Newly-appointed Foreign Affairs Minister Beatrice Khamisa Wani, who recently returned from an unidentified country with confirmed cases of the virus, is in self-isolation for two weeks since returning to Juba.

Newly appointed Deputy Minister of the Interior Mabior Garang did not attend the swearing-in. His absence was not explained by officials.

President Kiir said any minister who travels to a country with known cases of coronavirus must observe the World Health Organization’s restrictions and stay in isolation for at least fourteen days.

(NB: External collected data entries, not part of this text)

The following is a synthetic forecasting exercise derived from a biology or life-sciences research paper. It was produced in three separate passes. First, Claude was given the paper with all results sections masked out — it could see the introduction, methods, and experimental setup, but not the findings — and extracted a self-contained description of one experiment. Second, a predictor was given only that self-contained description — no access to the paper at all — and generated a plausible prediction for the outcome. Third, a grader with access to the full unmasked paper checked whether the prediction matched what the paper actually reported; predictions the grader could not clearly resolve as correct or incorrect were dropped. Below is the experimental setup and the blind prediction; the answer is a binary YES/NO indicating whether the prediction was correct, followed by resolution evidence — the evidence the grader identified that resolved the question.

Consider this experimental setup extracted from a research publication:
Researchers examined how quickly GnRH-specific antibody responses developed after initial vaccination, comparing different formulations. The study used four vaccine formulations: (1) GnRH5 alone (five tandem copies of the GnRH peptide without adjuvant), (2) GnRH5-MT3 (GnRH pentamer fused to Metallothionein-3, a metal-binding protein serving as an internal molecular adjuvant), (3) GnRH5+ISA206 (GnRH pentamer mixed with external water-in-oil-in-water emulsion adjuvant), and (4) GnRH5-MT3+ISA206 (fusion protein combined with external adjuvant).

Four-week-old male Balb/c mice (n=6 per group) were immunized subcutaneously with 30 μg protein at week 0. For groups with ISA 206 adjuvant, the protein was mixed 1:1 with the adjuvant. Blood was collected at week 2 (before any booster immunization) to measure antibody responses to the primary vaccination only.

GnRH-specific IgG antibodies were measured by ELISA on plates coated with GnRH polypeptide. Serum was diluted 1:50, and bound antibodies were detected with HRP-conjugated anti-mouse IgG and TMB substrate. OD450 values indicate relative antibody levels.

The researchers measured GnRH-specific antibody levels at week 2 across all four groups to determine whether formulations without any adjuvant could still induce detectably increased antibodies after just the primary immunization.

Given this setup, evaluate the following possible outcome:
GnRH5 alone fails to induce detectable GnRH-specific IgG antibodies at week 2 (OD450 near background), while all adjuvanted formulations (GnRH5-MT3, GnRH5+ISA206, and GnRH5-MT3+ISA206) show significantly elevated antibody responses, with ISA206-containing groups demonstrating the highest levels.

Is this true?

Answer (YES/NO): NO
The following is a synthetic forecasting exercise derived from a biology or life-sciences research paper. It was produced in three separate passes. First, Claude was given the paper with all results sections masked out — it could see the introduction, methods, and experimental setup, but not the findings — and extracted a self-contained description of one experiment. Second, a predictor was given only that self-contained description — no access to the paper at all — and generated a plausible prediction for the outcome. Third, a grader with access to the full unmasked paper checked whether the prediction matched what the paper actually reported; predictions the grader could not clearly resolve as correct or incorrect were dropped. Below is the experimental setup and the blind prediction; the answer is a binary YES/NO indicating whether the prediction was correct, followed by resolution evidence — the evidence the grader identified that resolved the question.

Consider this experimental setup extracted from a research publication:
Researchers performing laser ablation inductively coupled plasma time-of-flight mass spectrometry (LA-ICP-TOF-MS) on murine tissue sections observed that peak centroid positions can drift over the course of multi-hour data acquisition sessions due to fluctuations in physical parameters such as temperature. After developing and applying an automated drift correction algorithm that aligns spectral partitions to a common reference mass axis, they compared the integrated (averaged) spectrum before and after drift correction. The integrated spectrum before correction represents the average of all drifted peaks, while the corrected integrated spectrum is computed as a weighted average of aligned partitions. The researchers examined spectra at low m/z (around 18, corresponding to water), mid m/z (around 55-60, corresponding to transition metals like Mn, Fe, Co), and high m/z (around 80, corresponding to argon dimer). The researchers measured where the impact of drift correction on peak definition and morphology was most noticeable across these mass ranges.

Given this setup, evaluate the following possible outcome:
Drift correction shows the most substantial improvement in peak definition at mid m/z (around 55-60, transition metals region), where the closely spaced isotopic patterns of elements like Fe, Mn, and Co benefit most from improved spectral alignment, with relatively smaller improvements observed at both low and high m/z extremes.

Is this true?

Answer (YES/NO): NO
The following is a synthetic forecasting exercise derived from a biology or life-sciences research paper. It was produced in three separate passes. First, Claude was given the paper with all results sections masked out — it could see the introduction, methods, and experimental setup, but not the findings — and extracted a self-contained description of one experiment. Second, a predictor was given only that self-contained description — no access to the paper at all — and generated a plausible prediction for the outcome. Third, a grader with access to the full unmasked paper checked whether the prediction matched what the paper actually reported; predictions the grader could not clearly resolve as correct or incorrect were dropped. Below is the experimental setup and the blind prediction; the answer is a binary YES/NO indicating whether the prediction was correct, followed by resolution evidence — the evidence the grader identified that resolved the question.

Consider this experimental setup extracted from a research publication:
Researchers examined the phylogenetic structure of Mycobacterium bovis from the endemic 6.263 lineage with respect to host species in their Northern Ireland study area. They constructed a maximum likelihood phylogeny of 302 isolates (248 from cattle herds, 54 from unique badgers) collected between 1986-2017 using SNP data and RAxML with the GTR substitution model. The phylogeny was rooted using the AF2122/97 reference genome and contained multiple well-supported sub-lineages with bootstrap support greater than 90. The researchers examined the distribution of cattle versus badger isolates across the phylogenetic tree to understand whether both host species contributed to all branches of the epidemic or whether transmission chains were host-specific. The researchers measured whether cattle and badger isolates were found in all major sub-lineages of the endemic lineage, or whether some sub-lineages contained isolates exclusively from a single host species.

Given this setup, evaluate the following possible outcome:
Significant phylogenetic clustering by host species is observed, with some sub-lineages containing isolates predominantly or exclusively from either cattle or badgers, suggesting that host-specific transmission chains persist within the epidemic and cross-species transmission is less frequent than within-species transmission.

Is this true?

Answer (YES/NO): NO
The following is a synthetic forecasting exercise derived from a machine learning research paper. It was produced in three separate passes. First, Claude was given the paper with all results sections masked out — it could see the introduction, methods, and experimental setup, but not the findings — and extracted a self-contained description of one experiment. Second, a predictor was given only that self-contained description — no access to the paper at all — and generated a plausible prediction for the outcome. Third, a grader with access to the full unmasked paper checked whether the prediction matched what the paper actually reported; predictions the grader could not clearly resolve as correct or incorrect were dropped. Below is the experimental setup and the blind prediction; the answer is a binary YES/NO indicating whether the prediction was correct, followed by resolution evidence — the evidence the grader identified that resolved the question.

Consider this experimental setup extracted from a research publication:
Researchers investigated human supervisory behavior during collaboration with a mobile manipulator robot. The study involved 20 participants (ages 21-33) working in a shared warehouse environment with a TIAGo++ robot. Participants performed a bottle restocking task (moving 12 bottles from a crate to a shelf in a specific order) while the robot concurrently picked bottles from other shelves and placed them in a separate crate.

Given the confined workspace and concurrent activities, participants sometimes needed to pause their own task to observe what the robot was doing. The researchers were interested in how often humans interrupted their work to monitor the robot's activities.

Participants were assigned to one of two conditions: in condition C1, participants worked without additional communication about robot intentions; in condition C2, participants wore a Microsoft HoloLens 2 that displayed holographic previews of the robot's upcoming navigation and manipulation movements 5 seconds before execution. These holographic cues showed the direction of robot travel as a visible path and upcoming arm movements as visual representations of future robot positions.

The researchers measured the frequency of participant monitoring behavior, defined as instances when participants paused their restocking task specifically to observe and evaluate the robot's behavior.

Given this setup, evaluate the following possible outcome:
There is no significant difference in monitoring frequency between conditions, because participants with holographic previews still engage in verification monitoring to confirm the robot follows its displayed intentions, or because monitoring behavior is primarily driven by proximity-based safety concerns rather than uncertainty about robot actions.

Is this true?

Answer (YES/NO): NO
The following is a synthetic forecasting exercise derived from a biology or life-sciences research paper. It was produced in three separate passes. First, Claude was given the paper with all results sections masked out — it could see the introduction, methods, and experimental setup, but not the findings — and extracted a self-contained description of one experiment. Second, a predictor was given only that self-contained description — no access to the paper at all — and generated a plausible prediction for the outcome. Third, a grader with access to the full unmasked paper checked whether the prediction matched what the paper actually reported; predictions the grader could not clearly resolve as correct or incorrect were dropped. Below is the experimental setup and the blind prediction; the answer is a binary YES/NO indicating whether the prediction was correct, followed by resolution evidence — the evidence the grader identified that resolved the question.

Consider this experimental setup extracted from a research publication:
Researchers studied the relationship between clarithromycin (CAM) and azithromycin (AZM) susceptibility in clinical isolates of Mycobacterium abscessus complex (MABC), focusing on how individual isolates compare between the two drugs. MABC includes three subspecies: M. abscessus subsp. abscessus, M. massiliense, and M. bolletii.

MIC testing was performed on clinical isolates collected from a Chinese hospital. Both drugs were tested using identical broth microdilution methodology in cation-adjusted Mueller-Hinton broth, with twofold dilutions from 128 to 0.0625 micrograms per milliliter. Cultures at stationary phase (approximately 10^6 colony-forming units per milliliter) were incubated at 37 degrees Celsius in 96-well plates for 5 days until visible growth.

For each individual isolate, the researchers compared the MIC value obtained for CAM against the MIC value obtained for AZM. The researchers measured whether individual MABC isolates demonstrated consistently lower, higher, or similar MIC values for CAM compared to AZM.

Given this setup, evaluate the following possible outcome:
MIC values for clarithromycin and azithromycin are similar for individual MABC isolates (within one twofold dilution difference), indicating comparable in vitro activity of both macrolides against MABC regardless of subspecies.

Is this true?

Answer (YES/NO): NO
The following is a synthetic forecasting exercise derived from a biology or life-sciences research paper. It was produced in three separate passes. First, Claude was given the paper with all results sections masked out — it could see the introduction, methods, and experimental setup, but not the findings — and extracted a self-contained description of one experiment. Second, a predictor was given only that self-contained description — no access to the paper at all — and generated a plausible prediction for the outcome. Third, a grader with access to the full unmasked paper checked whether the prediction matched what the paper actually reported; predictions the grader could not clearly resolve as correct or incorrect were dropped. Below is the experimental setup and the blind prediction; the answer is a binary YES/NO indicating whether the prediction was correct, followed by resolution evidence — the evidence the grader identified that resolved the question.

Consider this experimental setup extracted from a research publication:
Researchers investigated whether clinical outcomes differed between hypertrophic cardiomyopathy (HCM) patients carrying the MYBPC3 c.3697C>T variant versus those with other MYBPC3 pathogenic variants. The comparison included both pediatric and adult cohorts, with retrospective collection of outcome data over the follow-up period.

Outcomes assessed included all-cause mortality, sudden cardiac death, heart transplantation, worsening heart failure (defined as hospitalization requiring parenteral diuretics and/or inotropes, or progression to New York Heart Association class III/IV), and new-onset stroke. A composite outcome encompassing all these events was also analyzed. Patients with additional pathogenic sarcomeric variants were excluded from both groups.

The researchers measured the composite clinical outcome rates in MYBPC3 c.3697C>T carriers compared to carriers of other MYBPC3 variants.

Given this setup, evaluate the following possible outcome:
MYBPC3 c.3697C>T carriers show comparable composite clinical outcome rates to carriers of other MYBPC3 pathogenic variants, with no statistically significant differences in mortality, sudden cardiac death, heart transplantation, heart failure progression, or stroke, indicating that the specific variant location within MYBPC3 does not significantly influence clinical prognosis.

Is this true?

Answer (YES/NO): YES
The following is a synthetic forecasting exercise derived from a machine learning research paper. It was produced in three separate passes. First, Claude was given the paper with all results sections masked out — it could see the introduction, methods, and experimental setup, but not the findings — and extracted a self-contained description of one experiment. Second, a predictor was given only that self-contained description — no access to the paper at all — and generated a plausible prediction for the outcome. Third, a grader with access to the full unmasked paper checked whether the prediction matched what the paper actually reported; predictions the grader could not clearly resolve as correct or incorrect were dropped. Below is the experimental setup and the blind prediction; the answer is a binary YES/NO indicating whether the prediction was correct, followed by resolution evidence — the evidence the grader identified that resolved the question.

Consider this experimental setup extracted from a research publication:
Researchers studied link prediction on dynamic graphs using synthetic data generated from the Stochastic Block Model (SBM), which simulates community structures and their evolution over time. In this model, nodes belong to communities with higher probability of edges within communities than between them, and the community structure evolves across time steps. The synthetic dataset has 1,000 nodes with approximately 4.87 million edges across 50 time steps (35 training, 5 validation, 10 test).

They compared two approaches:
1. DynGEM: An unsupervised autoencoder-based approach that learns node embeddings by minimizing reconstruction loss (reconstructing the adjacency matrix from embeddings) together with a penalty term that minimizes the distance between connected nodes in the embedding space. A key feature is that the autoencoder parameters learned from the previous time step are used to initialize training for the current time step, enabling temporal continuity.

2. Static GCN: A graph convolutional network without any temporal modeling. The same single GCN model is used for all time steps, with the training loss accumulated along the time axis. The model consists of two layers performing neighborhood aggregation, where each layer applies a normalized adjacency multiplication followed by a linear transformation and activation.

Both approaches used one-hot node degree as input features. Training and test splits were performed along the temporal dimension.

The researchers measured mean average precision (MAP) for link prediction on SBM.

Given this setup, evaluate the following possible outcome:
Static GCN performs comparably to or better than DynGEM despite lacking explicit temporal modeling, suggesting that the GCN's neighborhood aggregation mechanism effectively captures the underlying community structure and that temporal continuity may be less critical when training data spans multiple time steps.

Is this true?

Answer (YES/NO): YES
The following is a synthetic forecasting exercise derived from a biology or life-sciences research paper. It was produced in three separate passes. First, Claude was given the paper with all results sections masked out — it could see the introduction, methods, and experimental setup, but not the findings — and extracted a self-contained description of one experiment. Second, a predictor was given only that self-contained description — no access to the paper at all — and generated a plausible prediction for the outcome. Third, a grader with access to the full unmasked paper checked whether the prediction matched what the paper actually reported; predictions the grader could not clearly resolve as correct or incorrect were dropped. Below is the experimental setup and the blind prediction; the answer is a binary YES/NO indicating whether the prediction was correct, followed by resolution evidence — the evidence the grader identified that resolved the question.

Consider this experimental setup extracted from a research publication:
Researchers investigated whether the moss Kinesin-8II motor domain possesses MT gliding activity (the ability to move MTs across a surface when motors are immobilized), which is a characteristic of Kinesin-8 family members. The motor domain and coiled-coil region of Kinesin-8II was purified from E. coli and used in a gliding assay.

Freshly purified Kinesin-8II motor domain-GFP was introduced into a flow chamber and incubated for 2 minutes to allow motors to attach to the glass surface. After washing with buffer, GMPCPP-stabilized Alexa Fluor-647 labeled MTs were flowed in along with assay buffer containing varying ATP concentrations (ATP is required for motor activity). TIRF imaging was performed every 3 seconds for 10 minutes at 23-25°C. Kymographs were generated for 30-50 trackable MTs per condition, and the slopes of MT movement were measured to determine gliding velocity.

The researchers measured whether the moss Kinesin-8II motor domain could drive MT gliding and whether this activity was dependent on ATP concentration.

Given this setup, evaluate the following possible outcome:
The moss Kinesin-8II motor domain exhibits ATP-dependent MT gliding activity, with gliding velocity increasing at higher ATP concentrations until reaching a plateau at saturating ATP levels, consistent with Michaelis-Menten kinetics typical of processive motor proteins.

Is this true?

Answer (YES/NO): NO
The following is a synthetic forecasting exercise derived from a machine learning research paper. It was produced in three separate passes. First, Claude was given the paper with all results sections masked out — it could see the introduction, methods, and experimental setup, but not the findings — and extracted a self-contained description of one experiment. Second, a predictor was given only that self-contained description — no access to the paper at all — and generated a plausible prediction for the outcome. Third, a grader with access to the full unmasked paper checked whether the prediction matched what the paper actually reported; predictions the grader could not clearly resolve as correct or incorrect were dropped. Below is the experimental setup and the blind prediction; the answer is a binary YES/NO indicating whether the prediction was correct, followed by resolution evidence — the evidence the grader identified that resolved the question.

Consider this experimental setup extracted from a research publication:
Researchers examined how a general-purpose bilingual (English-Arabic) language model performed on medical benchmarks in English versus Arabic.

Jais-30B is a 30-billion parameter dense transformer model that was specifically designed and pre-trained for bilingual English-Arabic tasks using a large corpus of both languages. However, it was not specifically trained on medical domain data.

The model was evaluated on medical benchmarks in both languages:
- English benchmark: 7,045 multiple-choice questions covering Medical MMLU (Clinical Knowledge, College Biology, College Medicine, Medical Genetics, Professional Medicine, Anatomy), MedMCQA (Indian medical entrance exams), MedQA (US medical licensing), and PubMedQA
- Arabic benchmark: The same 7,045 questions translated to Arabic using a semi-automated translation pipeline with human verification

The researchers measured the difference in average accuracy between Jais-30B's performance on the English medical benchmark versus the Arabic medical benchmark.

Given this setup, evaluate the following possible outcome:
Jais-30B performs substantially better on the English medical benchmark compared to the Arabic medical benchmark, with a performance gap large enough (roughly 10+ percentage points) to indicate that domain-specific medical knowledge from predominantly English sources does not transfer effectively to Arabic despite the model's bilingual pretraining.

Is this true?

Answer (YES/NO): NO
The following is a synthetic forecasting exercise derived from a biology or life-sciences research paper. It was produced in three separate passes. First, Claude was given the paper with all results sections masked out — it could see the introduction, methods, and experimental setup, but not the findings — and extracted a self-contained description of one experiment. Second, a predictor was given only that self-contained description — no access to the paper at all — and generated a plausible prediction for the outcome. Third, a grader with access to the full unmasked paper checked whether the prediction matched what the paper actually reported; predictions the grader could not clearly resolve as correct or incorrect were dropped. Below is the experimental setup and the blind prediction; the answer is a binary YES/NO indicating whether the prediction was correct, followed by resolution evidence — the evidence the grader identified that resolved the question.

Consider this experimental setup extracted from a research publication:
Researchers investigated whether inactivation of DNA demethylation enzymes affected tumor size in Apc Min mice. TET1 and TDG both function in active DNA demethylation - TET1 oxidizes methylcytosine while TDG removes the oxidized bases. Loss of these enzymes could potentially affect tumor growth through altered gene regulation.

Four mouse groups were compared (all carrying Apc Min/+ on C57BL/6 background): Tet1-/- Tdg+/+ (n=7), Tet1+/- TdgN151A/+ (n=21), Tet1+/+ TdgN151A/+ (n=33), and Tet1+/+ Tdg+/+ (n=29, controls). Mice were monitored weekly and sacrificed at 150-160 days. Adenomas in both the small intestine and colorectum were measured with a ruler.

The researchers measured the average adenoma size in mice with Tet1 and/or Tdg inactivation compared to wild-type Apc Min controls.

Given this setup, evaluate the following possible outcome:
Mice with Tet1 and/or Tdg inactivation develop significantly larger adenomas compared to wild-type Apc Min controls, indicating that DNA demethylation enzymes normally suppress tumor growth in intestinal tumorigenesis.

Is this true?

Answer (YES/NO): YES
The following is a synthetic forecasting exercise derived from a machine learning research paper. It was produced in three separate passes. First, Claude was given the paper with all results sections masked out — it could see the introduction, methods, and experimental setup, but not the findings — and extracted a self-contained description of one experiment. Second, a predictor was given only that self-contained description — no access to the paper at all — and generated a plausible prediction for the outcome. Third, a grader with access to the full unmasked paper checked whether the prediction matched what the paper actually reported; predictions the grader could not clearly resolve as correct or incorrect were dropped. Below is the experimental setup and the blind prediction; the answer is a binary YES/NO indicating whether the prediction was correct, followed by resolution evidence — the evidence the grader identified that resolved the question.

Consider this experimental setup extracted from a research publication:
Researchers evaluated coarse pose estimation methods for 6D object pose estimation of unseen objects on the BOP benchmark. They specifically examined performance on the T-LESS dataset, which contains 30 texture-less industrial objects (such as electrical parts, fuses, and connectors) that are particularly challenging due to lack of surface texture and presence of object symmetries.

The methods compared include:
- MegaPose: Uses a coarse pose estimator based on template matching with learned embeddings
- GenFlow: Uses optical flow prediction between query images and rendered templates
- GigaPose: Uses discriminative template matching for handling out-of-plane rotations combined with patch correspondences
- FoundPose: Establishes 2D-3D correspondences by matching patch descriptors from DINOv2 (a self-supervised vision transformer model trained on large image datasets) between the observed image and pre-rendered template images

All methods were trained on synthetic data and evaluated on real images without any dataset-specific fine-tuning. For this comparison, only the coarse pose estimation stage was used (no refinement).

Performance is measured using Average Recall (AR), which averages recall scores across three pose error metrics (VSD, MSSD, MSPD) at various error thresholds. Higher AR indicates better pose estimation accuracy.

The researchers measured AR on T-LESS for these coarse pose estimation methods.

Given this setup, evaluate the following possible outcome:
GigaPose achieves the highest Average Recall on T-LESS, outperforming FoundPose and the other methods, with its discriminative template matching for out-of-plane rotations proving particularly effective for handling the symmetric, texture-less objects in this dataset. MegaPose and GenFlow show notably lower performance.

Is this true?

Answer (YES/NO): NO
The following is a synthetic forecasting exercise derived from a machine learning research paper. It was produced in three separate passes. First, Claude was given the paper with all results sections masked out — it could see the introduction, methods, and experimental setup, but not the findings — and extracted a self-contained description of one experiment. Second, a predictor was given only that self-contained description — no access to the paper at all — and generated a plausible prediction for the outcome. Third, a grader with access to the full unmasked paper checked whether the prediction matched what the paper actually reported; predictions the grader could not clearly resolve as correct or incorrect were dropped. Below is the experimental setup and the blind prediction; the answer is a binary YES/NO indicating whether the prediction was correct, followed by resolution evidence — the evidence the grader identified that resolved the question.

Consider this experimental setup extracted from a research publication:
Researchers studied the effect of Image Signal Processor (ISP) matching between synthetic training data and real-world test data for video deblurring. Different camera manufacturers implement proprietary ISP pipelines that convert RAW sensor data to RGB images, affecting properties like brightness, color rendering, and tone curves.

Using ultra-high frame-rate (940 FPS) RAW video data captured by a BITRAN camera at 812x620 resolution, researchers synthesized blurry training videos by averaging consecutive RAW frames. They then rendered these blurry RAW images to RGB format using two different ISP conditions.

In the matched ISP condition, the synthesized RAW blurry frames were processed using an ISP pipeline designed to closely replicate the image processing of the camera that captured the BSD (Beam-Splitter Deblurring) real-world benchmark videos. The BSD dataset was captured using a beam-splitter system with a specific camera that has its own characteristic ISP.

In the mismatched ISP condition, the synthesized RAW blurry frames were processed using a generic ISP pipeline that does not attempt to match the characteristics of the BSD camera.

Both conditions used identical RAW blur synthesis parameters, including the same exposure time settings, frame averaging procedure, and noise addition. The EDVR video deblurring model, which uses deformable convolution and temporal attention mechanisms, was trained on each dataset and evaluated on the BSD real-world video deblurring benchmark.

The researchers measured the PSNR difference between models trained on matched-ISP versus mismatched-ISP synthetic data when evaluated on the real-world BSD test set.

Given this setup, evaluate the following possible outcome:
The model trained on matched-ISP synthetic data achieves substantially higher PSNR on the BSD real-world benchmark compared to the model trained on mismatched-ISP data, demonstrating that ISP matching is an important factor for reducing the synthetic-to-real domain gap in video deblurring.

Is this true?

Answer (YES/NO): YES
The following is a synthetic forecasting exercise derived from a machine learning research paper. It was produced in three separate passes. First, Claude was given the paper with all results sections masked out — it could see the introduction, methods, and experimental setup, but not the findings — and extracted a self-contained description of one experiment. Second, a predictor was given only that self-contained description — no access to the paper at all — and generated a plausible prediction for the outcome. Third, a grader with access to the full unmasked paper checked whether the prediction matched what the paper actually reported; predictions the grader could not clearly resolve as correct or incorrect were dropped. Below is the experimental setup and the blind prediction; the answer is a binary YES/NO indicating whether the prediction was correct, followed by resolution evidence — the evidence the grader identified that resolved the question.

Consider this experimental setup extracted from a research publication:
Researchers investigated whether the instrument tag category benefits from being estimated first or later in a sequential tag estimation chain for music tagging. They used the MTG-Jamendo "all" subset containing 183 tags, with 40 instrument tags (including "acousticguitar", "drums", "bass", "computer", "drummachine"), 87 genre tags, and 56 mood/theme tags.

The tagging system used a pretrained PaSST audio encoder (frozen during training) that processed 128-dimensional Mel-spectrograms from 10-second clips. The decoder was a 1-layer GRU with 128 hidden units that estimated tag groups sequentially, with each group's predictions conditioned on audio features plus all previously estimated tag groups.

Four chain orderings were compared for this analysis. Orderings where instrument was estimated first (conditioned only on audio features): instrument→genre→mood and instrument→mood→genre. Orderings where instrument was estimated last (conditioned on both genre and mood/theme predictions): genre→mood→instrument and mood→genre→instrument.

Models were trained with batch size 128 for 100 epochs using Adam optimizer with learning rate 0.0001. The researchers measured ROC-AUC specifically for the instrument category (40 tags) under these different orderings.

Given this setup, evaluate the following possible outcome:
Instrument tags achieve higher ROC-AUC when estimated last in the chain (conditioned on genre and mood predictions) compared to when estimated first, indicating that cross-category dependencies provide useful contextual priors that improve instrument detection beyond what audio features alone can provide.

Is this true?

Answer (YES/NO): NO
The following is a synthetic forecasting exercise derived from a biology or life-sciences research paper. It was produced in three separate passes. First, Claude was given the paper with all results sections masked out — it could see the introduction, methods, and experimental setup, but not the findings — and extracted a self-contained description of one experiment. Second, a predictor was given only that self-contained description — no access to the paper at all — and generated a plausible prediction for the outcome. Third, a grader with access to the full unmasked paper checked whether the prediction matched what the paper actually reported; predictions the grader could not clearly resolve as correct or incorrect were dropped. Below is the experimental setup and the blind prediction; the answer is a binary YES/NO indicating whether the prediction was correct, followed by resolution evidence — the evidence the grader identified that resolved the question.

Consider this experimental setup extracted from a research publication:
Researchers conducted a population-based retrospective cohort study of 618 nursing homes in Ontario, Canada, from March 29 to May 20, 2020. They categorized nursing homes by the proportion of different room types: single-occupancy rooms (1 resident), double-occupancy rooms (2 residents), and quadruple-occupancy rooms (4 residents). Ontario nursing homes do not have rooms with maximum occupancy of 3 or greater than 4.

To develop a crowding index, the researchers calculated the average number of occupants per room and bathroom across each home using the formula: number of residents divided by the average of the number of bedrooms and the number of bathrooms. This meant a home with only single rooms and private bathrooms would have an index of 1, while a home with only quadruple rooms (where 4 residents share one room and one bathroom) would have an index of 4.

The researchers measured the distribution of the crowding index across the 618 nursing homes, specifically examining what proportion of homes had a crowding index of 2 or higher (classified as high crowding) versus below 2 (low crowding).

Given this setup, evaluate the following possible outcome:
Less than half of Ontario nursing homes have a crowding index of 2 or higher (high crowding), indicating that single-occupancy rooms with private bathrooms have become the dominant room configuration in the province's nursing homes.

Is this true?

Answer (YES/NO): NO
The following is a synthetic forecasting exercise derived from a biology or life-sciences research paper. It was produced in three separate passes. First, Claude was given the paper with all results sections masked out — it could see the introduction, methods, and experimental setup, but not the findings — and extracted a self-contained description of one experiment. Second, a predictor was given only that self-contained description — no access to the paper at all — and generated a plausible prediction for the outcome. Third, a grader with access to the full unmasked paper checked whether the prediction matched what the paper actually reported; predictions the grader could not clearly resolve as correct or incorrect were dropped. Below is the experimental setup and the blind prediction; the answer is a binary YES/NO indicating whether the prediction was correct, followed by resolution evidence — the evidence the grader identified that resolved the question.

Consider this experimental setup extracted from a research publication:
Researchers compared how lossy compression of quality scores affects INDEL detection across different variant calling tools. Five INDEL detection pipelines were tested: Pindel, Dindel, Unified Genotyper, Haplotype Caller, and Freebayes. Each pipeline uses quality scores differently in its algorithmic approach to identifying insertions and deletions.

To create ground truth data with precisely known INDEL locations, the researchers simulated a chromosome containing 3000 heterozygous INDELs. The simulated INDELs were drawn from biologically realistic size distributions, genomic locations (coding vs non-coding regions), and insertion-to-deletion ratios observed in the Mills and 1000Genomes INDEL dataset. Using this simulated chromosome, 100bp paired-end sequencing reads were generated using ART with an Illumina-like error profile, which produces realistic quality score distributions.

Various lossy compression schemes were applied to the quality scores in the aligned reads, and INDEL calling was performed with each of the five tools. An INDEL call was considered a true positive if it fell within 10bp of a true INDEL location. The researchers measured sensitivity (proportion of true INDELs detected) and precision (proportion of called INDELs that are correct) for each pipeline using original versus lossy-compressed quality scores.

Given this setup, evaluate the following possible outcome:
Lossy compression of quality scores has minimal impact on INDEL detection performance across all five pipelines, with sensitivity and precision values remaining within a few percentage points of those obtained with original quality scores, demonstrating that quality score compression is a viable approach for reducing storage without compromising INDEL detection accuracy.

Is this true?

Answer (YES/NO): NO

Kiir also ordered restrictions on the issuing of new visas to South Sudanese.

“Any unessential travel to affected countries must be called off or postponed to a later date. We have ordered restrictions for the movement of people including declining to issue new visas and revoking visas and resident permits and denial of admission at the port of entry,” Kiir said.

Kiir warned against any foreign travel, even to neighboring countries like Kenya.

“This thing is not far from you my people, because my ministers have been traveling a lot. And this time, it will start with you. You stop these travels until the situation clears itself,” Kiir told his ministers.

The president called on the general public to maintain personal hygiene, to stop shaking hands and to practice social distancing at their place of work, noting confirmed cases of the virus have been identified in neighboring Kenya and Sudan.

He also directed South Sudan’s security organizations to ensure that all large public gatherings are suspended.